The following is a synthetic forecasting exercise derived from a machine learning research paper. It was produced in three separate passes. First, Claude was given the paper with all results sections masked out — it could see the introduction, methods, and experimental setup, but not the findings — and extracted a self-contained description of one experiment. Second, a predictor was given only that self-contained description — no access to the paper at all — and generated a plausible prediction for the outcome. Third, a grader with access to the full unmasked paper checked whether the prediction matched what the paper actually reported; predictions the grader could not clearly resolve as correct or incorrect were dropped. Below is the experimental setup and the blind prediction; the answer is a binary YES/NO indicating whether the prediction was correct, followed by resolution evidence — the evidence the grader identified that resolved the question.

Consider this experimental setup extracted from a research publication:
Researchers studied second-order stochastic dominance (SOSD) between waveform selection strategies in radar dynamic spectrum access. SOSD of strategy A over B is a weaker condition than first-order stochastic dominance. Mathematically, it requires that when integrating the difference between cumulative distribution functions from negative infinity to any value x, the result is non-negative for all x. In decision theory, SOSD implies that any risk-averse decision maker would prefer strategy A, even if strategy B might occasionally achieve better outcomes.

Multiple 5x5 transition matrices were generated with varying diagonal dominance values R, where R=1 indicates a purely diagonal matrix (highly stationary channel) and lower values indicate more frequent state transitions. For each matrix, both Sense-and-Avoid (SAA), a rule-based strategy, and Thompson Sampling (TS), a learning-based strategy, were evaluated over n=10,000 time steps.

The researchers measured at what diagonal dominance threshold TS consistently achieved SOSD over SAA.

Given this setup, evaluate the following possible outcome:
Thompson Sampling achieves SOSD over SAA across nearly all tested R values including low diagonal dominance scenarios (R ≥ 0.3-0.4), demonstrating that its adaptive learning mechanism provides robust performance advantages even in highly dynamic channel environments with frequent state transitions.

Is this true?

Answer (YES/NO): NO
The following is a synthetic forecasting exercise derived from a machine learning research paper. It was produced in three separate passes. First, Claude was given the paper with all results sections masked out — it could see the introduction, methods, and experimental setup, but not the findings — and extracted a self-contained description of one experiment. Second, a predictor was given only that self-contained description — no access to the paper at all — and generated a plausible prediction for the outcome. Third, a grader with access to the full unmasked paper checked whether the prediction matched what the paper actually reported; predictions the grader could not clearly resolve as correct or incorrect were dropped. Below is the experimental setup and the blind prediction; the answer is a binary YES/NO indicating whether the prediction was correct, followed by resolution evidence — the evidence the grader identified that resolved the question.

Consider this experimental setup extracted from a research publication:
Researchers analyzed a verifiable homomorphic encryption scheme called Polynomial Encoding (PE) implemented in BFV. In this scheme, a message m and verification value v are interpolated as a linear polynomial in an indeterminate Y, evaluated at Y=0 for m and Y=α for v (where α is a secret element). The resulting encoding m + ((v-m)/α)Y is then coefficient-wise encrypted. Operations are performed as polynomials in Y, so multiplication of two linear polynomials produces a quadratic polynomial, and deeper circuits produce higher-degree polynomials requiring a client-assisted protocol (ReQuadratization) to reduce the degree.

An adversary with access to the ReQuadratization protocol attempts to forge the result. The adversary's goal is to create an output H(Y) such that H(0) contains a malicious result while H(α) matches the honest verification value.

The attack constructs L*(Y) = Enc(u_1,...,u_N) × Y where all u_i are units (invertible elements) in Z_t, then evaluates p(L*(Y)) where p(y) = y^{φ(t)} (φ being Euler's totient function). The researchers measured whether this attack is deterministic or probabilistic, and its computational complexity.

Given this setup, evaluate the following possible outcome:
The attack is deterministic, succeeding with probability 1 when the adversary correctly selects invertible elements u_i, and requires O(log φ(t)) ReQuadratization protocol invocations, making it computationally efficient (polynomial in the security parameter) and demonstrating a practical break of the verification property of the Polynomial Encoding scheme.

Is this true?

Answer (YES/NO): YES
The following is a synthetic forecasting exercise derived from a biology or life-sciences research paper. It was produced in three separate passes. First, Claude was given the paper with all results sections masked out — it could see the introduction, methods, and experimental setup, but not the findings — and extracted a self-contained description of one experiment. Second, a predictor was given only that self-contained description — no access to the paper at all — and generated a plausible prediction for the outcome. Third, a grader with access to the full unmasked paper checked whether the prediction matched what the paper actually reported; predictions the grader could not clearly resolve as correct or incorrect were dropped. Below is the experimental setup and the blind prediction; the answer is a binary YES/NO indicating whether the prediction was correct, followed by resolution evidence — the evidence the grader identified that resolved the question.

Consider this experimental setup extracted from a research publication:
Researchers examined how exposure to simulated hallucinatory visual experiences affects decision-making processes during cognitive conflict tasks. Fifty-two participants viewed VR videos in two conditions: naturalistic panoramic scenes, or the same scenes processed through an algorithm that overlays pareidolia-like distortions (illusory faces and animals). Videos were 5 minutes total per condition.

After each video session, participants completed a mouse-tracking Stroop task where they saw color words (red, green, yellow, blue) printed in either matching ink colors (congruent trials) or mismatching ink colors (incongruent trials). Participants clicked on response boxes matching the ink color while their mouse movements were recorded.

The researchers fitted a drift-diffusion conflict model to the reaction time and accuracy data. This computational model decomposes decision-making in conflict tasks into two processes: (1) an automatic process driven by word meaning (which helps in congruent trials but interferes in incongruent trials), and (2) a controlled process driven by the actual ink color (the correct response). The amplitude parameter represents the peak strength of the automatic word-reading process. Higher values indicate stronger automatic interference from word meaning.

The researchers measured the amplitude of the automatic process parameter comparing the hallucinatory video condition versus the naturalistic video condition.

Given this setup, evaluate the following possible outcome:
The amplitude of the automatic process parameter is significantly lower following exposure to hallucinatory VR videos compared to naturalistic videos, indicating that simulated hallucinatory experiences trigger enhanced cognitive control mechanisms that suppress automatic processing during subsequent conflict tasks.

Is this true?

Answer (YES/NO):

- - - - - - -

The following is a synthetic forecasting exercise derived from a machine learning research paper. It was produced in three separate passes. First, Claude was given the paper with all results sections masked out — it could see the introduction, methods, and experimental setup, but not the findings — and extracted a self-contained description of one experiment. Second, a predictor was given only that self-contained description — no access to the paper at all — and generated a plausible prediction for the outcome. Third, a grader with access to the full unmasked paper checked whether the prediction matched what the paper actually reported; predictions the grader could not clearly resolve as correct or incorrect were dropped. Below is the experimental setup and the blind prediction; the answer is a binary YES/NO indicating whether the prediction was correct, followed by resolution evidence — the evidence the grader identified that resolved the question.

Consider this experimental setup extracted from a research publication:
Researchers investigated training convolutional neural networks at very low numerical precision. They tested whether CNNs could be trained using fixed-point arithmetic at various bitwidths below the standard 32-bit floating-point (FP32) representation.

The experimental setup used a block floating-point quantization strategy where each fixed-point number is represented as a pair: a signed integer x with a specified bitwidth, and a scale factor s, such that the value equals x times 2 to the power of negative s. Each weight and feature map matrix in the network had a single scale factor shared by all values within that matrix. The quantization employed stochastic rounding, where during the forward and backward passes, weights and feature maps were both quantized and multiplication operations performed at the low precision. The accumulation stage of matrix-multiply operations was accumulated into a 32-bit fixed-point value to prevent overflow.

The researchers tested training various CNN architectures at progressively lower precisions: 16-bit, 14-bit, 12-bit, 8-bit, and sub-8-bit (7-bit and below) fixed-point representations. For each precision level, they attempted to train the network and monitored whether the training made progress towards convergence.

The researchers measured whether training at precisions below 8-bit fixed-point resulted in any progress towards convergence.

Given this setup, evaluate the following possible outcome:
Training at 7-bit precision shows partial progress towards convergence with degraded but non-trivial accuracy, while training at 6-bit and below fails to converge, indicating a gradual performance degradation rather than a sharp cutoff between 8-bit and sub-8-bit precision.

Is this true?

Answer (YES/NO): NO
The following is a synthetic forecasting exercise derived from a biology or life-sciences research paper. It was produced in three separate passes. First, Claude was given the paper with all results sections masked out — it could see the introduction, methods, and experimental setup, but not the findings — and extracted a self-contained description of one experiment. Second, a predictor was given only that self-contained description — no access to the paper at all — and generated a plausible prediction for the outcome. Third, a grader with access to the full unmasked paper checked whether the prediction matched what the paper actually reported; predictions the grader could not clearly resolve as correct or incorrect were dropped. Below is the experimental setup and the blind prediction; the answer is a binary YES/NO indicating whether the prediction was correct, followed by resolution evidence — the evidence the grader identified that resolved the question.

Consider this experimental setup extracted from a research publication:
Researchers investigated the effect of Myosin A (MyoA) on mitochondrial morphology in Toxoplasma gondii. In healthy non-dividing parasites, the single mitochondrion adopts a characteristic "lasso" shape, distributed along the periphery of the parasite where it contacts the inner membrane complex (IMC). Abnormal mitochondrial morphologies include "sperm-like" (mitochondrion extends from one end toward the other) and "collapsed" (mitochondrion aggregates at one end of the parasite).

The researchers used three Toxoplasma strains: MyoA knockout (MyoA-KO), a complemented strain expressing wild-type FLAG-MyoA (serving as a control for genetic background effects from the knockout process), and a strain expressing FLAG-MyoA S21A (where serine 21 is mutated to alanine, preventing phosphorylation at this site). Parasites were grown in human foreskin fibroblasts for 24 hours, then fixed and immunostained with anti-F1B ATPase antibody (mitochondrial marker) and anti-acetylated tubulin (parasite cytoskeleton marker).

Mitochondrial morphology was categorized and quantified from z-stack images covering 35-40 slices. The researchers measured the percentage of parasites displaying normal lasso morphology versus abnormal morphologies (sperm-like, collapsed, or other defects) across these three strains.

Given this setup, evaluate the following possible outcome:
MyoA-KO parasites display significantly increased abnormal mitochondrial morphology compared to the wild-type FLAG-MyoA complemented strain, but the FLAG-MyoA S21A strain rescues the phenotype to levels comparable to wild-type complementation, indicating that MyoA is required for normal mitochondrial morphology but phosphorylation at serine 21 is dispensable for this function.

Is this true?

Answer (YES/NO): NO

- - - - - - -

• _Task instructions_
Return every line in the records that includes the string "hallucinatory".

• _Result of the task_
Researchers examined how exposure to simulated hallucinatory visual experiences affects decision-making processes during cognitive conflict tasks. Fifty-two participants viewed VR videos in two conditions: naturalistic panoramic scenes, or the same scenes processed through an algorithm that overlays pareidolia-like distortions (illusory faces and animals). Videos were 5 minutes total per condition.
The researchers measured the amplitude of the automatic process parameter comparing the hallucinatory video condition versus the naturalistic video condition.
The amplitude of the automatic process parameter is significantly lower following exposure to hallucinatory VR videos compared to naturalistic videos, indicating that simulated hallucinatory experiences trigger enhanced cognitive control mechanisms that suppress automatic processing during subsequent conflict tasks.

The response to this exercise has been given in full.